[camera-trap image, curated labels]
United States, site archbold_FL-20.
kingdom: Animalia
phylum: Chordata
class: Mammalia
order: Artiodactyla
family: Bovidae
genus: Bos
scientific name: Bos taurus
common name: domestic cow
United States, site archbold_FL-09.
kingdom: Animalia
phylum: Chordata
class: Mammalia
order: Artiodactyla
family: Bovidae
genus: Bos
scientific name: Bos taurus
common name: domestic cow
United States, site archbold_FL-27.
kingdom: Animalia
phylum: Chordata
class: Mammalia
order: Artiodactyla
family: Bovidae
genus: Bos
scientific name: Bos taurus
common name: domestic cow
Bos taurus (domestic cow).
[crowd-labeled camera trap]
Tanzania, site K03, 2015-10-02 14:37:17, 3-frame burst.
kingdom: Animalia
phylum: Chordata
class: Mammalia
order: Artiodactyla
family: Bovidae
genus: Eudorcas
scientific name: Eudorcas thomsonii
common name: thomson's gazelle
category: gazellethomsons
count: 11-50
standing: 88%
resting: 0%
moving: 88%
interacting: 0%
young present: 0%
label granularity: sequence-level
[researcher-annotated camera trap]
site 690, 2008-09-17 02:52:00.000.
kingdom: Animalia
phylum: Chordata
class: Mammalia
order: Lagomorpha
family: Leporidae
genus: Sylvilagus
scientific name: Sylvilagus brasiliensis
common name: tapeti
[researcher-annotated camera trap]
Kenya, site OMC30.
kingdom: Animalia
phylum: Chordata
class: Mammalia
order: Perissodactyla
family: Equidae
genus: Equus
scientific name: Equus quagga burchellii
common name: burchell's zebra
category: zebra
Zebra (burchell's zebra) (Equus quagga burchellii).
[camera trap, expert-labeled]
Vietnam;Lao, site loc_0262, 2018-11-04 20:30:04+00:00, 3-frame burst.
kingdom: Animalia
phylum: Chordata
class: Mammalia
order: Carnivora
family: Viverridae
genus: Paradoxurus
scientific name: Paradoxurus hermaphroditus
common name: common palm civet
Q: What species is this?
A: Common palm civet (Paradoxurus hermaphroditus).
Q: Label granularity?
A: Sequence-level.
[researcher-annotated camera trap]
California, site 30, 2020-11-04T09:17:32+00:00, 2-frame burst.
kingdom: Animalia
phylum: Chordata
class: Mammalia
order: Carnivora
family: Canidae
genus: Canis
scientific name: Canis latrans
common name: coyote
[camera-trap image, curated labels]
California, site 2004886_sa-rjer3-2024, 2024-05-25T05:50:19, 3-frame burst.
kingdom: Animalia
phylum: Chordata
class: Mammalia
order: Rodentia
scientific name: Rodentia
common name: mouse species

_ _ _

• _ASSIGNED TASK_: Every record above is to be transcribed exactly.

• _TASK OUTPUT_:
[camera-trap image, curated labels]
United States, site archbold_FL-20.
kingdom: Animalia
phylum: Chordata
class: Mammalia
order: Artiodactyla
family: Bovidae
genus: Bos
scientific name: Bos taurus
common name: domestic cow
United States, site archbold_FL-09.
kingdom: Animalia
phylum: Chordata
class: Mammalia
order: Artiodactyla
family: Bovidae
genus: Bos
scientific name: Bos taurus
common name: domestic cow
United States, site archbold_FL-27.
kingdom: Animalia
phylum: Chordata
class: Mammalia
order: Artiodactyla
family: Bovidae
genus: Bos
scientific name: Bos taurus
common name: domestic cow
Bos taurus (domestic cow).
[crowd-labeled camera trap]
Tanzania, site K03, 2015-10-02 14:37:17, 3-frame burst.
kingdom: Animalia
phylum: Chordata
class: Mammalia
order: Artiodactyla
family: Bovidae
genus: Eudorcas
scientific name: Eudorcas thomsonii
common name: thomson's gazelle
category: gazellethomsons
count: 11-50
standing: 88%
resting: 0%
moving: 88%
interacting: 0%
young present: 0%
label granularity: sequence-level
[researcher-annotated camera trap]
site 690, 2008-09-17 02:52:00.000.
kingdom: Animalia
phylum: Chordata
class: Mammalia
order: Lagomorpha
family: Leporidae
genus: Sylvilagus
scientific name: Sylvilagus brasiliensis
common name: tapeti
[researcher-annotated camera trap]
Kenya, site OMC30.
kingdom: Animalia
phylum: Chordata
class: Mammalia
order: Perissodactyla
family: Equidae
genus: Equus
scientific name: Equus quagga burchellii
common name: burchell's zebra
category: zebra
Zebra (burchell's zebra) (Equus quagga burchellii).
[camera trap, expert-labeled]
Vietnam;Lao, site loc_0262, 2018-11-04 20:30:04+00:00, 3-frame burst.
kingdom: Animalia
phylum: Chordata
class: Mammalia
order: Carnivora
family: Viverridae
genus: Paradoxurus
scientific name: Paradoxurus hermaphroditus
common name: common palm civet
Q: What species is this?
A: Common palm civet (Paradoxurus hermaphroditus).
Q: Label granularity?
A: Sequence-level.
[researcher-annotated camera trap]
California, site 30, 2020-11-04T09:17:32+00:00, 2-frame burst.
kingdom: Animalia
phylum: Chordata
class: Mammalia
order: Carnivora
family: Canidae
genus: Canis
scientific name: Canis latrans
common name: coyote
[camera-trap image, curated labels]
California, site 2004886_sa-rjer3-2024, 2024-05-25T05:50:19, 3-frame burst.
kingdom: Animalia
phylum: Chordata
class: Mammalia
order: Rodentia
scientific name: Rodentia
common name: mouse species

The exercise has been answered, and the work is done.